» PROVIDED MATERIAL:
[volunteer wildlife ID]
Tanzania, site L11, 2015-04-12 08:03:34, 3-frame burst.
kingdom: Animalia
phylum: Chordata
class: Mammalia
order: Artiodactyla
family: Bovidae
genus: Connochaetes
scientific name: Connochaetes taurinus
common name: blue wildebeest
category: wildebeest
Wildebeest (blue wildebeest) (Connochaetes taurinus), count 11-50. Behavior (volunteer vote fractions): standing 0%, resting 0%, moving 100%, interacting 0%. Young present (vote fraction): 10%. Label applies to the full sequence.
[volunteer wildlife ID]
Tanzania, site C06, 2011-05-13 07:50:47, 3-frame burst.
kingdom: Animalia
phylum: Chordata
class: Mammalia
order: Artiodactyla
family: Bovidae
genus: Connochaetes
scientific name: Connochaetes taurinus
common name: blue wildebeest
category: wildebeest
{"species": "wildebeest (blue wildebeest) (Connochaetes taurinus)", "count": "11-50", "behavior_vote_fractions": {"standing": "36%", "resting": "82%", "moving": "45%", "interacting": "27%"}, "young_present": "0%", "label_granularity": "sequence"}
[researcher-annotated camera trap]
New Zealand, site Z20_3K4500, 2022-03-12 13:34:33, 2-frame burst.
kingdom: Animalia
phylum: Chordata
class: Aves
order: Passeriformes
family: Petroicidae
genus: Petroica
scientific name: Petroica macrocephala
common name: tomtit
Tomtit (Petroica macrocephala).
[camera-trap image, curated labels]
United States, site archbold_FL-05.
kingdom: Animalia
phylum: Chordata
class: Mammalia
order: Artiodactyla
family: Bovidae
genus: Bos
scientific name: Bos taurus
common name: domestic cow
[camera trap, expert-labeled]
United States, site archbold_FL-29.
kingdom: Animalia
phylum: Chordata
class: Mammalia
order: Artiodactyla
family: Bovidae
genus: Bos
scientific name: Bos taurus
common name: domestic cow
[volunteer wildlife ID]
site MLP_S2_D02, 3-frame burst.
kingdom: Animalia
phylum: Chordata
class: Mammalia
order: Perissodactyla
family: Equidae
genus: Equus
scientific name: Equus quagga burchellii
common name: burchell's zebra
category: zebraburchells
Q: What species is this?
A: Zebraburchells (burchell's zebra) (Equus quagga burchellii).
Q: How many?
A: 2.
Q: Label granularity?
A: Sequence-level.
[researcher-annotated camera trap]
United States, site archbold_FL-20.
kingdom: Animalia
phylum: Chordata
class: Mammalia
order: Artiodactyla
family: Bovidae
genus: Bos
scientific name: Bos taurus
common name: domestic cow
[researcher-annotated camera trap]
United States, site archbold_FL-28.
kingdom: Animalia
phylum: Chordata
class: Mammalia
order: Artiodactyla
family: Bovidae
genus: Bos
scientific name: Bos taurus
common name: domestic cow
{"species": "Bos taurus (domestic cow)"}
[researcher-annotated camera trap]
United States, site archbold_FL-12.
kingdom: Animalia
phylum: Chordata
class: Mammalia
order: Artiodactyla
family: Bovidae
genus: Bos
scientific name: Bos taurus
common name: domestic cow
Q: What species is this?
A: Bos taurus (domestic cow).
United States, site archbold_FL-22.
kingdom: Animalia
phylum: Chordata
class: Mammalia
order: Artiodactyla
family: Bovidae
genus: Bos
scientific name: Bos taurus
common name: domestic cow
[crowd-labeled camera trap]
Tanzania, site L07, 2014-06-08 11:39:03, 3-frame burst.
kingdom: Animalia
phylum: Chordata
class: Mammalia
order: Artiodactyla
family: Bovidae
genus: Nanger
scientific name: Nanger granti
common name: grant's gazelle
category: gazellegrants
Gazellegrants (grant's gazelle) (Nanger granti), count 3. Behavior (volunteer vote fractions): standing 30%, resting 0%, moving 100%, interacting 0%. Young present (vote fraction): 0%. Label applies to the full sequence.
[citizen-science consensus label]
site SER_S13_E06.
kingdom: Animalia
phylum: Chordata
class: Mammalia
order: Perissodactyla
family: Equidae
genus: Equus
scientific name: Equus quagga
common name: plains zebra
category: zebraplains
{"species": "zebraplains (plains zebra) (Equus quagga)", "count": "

» WORK REQUEST: Everything above from the line containing "order: Passeriformes" through the line containing "A: Bos taurus (domestic cow)." must be copied exactly. Nothing outside that range belongs in the answer.

» SOLUTION TO THE EXERCISE:
order: Passeriformes
family: Petroicidae
genus: Petroica
scientific name: Petroica macrocephala
common name: tomtit
Tomtit (Petroica macrocephala).
[camera-trap image, curated labels]
United States, site archbold_FL-05.
kingdom: Animalia
phylum: Chordata
class: Mammalia
order: Artiodactyla
family: Bovidae
genus: Bos
scientific name: Bos taurus
common name: domestic cow
[camera trap, expert-labeled]
United States, site archbold_FL-29.
kingdom: Animalia
phylum: Chordata
class: Mammalia
order: Artiodactyla
family: Bovidae
genus: Bos
scientific name: Bos taurus
common name: domestic cow
[volunteer wildlife ID]
site MLP_S2_D02, 3-frame burst.
kingdom: Animalia
phylum: Chordata
class: Mammalia
order: Perissodactyla
family: Equidae
genus: Equus
scientific name: Equus quagga burchellii
common name: burchell's zebra
category: zebraburchells
Q: What species is this?
A: Zebraburchells (burchell's zebra) (Equus quagga burchellii).
Q: How many?
A: 2.
Q: Label granularity?
A: Sequence-level.
[researcher-annotated camera trap]
United States, site archbold_FL-20.
kingdom: Animalia
phylum: Chordata
class: Mammalia
order: Artiodactyla
family: Bovidae
genus: Bos
scientific name: Bos taurus
common name: domestic cow
[researcher-annotated camera trap]
United States, site archbold_FL-28.
kingdom: Animalia
phylum: Chordata
class: Mammalia
order: Artiodactyla
family: Bovidae
genus: Bos
scientific name: Bos taurus
common name: domestic cow
{"species": "Bos taurus (domestic cow)"}
[researcher-annotated camera trap]
United States, site archbold_FL-12.
kingdom: Animalia
phylum: Chordata
class: Mammalia
order: Artiodactyla
family: Bovidae
genus: Bos
scientific name: Bos taurus
common name: domestic cow
Q: What species is this?
A: Bos taurus (domestic cow).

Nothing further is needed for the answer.